El ministro llamó a una “amplia reflexión” en el Congreso y dijo estar dispuesto para atender las inquietudes de los congresistas. El Gobierno empieza una especie de contrarreloj ahora, porque el presupuesto debe quedar aprobado antes del 20 de octubre a medianoche. Tras su radicación, el Congreso deberá aprobar el monto a más tardar el 15 de septiembre. Luego pasa a primer debate en comisiones conjuntas antes del 25 de septiembre e iniciar su votación en las plenarias el primero de octubre.

Entre tanto, Hacienda aseguró que la reforma o ley de financiamiento se conocería hacia finales de agosto.

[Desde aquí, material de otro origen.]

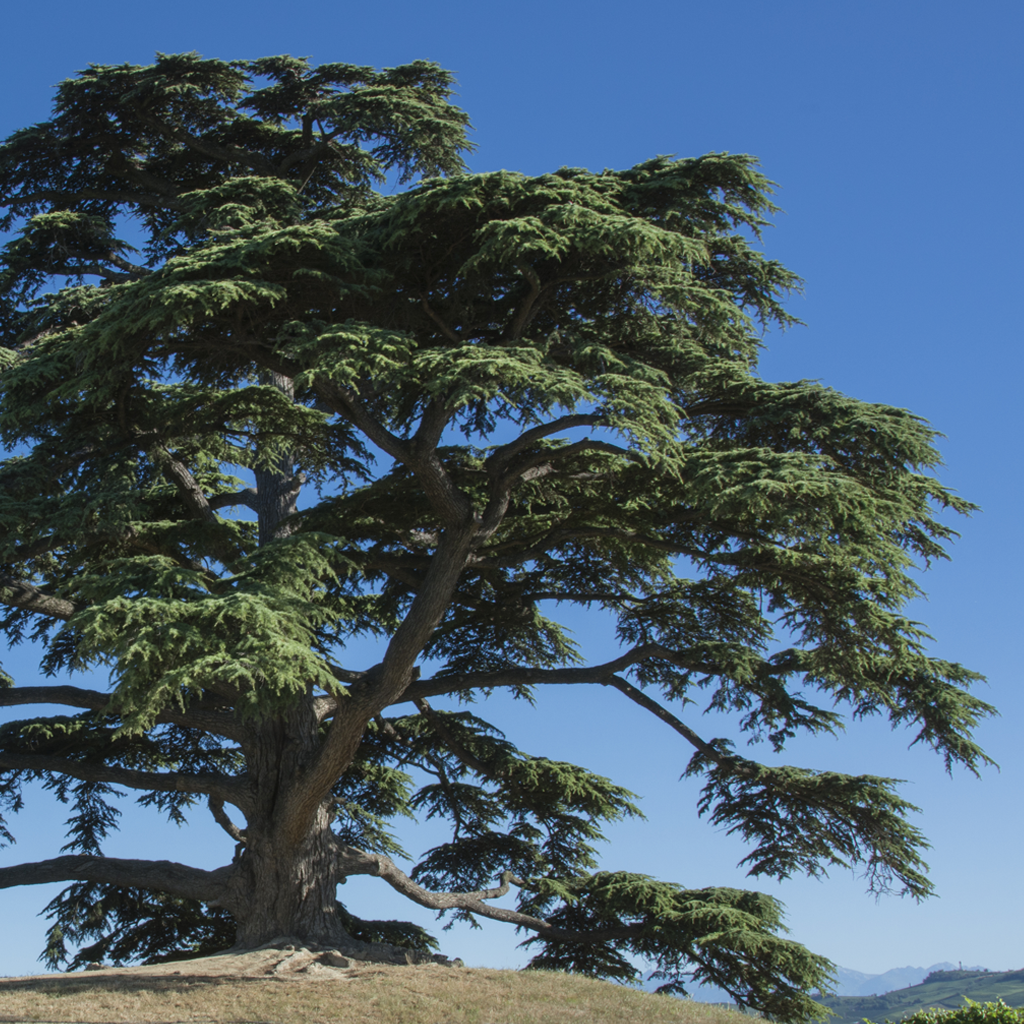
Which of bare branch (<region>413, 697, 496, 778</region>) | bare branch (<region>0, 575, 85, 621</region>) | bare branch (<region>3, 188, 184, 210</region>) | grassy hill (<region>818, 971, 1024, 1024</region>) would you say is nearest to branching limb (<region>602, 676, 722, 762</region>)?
bare branch (<region>413, 697, 496, 778</region>)

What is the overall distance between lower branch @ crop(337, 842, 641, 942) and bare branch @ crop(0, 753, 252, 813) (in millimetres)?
1640

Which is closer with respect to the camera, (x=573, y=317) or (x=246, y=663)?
(x=246, y=663)

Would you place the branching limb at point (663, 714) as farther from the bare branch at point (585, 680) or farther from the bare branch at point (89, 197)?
the bare branch at point (89, 197)

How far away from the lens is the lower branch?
13938 millimetres

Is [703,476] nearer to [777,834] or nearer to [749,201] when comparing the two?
[749,201]

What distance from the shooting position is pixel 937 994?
130 m

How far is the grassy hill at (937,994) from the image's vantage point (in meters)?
117

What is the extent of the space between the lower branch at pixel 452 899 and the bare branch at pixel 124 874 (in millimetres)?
1678

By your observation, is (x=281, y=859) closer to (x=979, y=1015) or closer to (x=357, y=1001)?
(x=357, y=1001)

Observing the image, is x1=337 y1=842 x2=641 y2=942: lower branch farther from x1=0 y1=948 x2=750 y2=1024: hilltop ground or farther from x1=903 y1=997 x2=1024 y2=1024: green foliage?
x1=903 y1=997 x2=1024 y2=1024: green foliage

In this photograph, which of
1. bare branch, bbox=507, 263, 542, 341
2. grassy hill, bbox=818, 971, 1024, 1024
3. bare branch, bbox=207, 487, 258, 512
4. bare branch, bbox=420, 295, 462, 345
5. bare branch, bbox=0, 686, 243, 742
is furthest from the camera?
grassy hill, bbox=818, 971, 1024, 1024

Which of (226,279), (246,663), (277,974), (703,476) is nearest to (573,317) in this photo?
(703,476)

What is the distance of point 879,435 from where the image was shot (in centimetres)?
1062

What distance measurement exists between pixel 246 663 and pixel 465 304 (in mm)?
5718
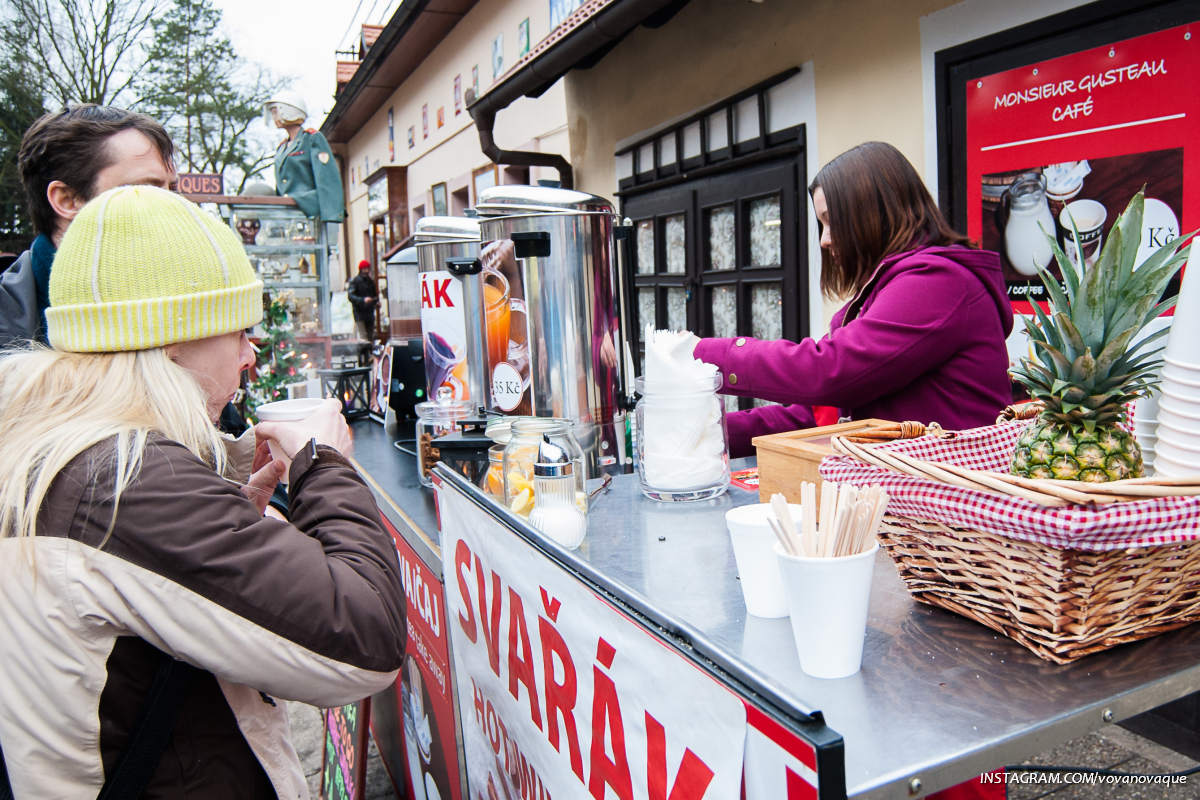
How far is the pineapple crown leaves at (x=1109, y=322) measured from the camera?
1009 mm

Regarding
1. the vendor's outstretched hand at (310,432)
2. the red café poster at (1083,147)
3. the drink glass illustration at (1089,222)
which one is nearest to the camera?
the vendor's outstretched hand at (310,432)

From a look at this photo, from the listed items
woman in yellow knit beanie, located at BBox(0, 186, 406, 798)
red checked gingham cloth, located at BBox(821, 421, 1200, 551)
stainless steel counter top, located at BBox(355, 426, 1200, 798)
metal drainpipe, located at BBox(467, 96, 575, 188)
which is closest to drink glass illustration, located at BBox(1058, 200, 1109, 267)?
stainless steel counter top, located at BBox(355, 426, 1200, 798)

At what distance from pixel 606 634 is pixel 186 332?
2.44 ft

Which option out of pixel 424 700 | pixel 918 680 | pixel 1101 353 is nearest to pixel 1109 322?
pixel 1101 353

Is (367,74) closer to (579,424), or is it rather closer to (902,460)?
(579,424)

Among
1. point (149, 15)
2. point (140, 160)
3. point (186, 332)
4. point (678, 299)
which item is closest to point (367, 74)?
point (149, 15)

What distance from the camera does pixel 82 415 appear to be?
1.10 m

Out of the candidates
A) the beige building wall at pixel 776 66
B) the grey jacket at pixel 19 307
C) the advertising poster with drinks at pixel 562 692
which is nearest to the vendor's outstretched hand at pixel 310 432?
the advertising poster with drinks at pixel 562 692

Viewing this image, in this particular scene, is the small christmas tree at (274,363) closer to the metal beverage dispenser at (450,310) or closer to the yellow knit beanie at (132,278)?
the metal beverage dispenser at (450,310)

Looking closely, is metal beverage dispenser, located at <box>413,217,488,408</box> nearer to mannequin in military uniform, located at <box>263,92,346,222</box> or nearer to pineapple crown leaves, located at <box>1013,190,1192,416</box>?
pineapple crown leaves, located at <box>1013,190,1192,416</box>

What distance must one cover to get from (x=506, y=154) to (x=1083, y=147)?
16.7 ft

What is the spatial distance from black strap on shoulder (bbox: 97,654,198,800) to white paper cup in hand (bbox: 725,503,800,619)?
0.76 meters

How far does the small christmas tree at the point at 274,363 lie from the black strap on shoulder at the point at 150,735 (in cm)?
456

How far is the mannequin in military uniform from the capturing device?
23.3ft
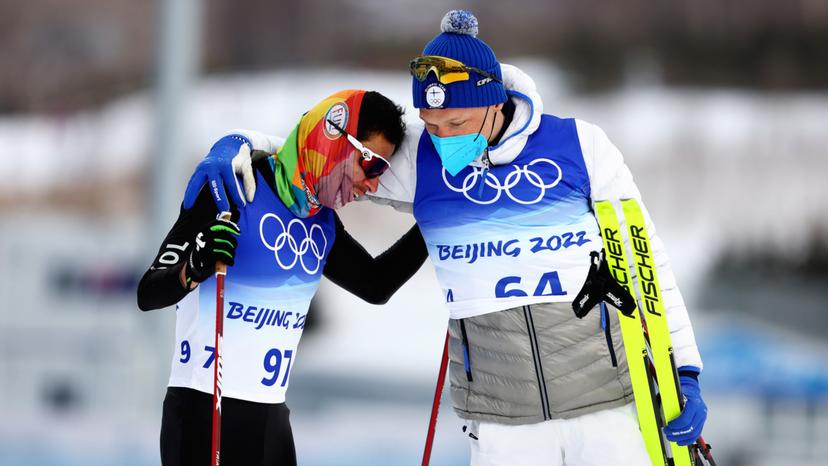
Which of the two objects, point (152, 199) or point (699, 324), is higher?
point (152, 199)

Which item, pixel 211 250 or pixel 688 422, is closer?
pixel 211 250

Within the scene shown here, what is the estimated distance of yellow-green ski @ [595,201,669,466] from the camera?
7.28ft

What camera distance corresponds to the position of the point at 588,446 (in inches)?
87.0

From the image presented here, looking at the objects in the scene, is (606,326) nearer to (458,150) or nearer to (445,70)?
(458,150)

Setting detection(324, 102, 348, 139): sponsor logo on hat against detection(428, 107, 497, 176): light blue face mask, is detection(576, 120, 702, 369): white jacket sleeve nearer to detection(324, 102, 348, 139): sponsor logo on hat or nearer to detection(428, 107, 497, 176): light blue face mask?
detection(428, 107, 497, 176): light blue face mask

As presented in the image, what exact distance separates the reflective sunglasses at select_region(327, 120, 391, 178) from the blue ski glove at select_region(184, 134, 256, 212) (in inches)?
8.4

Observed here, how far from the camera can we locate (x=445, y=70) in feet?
7.37

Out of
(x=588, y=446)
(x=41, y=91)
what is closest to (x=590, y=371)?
(x=588, y=446)

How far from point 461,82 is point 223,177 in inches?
21.3

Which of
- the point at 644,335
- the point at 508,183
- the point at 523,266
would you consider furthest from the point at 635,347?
the point at 508,183

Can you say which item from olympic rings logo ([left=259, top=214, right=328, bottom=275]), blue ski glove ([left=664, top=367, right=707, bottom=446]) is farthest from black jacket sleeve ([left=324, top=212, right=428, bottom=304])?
blue ski glove ([left=664, top=367, right=707, bottom=446])

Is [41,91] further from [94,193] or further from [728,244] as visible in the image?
[728,244]

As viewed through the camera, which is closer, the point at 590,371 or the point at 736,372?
the point at 590,371

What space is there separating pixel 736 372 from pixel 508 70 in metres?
5.71
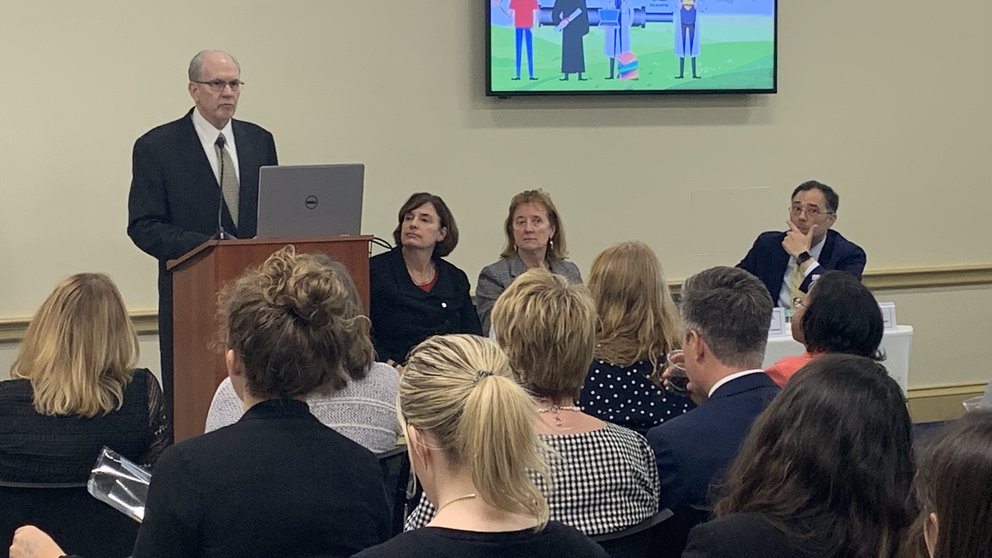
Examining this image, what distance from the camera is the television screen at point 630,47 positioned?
229 inches

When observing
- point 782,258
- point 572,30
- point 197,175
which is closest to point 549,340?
point 197,175

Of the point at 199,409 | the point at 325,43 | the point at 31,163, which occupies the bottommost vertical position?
the point at 199,409

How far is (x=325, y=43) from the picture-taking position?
18.1 feet

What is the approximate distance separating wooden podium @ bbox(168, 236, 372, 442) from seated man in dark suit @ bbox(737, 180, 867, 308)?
2276 millimetres

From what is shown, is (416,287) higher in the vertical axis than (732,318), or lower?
lower

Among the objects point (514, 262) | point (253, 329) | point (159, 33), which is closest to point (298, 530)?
point (253, 329)

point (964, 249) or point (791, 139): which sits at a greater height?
point (791, 139)

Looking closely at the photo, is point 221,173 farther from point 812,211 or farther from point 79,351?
point 812,211

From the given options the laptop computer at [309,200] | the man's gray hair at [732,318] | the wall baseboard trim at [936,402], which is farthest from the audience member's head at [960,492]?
the wall baseboard trim at [936,402]

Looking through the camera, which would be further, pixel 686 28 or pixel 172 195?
pixel 686 28

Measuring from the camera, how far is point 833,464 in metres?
1.80

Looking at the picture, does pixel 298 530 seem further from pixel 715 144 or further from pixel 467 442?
pixel 715 144

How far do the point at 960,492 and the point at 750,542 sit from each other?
0.46m

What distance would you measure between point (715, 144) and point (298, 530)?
15.5ft
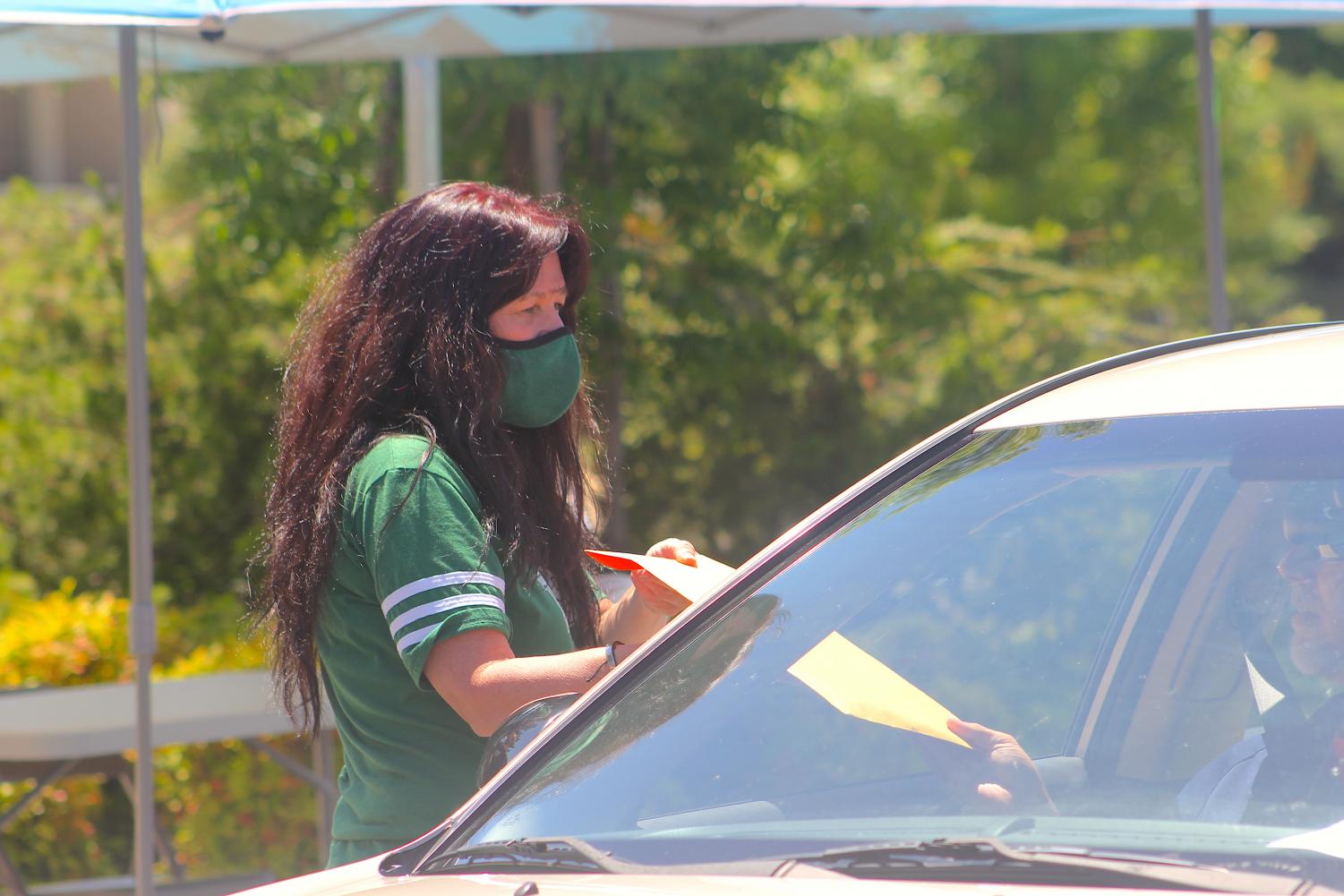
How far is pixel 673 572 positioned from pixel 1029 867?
869 millimetres

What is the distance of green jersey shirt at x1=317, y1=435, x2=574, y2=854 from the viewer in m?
1.98

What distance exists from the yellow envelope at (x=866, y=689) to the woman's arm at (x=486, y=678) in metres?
0.34

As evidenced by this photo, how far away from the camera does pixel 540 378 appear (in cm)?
227

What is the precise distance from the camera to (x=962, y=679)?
165 cm

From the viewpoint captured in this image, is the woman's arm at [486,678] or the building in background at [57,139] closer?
the woman's arm at [486,678]

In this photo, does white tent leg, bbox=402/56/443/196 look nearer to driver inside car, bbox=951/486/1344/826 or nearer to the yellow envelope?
the yellow envelope

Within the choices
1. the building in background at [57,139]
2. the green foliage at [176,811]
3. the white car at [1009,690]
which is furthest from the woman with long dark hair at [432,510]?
the building in background at [57,139]

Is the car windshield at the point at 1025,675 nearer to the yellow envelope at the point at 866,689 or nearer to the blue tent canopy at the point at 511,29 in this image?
the yellow envelope at the point at 866,689

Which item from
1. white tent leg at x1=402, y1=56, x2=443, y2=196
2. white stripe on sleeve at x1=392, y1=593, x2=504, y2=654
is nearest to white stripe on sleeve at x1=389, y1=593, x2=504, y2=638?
white stripe on sleeve at x1=392, y1=593, x2=504, y2=654

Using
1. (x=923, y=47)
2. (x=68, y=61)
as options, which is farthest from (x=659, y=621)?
(x=923, y=47)

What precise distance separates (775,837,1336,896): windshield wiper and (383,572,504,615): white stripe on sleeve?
0.68 meters

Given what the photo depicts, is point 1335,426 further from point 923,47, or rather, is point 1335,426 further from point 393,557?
point 923,47

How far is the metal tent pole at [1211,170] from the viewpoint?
4.21 meters

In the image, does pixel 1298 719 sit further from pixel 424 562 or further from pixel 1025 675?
pixel 424 562
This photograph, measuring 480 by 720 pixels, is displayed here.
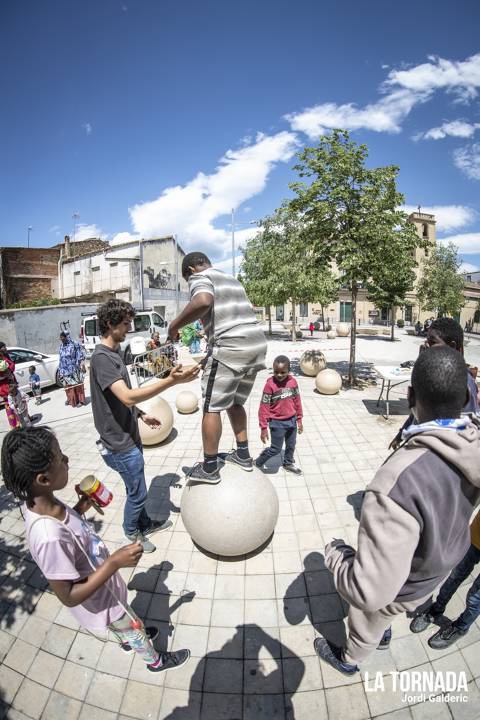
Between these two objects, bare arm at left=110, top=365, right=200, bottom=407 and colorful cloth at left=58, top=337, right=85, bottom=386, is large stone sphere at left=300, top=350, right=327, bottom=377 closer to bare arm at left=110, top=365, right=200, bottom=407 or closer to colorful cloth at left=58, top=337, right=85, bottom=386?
colorful cloth at left=58, top=337, right=85, bottom=386

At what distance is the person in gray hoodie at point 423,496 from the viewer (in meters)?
1.54

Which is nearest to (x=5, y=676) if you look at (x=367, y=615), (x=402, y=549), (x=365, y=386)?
(x=367, y=615)

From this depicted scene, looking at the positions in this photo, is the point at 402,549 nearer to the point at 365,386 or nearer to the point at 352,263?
the point at 352,263

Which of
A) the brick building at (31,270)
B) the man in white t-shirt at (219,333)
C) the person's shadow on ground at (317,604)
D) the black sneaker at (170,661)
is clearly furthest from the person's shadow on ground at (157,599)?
the brick building at (31,270)

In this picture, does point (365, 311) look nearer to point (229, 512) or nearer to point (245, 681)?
point (229, 512)

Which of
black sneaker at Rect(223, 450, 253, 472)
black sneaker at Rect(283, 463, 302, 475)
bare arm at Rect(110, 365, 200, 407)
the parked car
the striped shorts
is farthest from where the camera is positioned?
the parked car

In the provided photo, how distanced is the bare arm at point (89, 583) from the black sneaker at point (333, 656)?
203 cm

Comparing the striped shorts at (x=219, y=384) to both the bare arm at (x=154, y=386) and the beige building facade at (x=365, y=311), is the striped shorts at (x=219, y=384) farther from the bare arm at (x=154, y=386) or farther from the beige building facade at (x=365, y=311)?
the beige building facade at (x=365, y=311)

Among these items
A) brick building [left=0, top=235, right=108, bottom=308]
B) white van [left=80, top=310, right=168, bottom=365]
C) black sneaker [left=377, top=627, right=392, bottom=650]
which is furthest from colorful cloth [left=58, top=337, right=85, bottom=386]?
brick building [left=0, top=235, right=108, bottom=308]

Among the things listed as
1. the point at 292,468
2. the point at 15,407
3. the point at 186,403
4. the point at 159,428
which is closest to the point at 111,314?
the point at 159,428

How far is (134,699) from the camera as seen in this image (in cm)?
263

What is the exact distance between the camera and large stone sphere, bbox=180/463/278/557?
352cm

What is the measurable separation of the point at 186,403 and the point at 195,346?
1193cm

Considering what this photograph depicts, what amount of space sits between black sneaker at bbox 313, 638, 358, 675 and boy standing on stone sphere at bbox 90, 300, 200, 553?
1.94 m
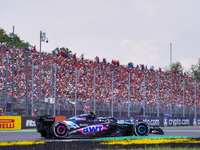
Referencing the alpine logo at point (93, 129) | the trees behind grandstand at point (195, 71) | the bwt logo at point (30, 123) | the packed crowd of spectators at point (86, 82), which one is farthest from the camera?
the trees behind grandstand at point (195, 71)

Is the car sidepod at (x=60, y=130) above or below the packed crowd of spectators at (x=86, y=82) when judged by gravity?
A: below

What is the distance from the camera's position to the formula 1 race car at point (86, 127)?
51.5ft

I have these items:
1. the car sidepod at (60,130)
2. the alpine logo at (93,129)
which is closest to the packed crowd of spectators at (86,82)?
the car sidepod at (60,130)

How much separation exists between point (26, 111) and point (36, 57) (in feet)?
31.6

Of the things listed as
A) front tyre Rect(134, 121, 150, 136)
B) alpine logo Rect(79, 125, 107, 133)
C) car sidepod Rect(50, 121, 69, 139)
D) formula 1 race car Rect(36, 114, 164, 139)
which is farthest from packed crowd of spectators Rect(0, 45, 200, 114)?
front tyre Rect(134, 121, 150, 136)

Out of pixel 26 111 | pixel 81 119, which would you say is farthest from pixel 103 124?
pixel 26 111

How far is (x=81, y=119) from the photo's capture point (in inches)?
631

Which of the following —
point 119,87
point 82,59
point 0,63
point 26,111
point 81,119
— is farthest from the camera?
point 82,59

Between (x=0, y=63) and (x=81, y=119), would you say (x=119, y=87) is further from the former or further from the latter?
(x=81, y=119)

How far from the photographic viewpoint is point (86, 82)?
123ft

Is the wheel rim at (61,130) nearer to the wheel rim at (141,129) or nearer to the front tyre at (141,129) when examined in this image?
the front tyre at (141,129)

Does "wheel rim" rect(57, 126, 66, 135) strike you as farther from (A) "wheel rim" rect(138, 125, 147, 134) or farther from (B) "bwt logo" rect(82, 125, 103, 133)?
(A) "wheel rim" rect(138, 125, 147, 134)

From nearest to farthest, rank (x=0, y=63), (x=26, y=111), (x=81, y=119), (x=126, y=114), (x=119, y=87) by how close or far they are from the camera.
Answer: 1. (x=81, y=119)
2. (x=26, y=111)
3. (x=0, y=63)
4. (x=126, y=114)
5. (x=119, y=87)

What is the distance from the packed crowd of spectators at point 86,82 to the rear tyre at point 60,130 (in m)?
11.3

Este es uno de los proyectos más importantes para este último periodo y, aunque el Gobierno tiene a favor que se aseguró en las comisiones económicas y en las mesas directivas de Cámara y Senado unos presidentes cercanos, aún está la sombra del histórico hundimiento del Presupuesto General de la Nación de 2025. El gran interrogante es si el Gobierno tendrá la capacidad de aprobar un ambicioso presupuesto y la reforma tributaria más grande de la historia del país en un año en el que el ambiente político está centrado en las elecciones.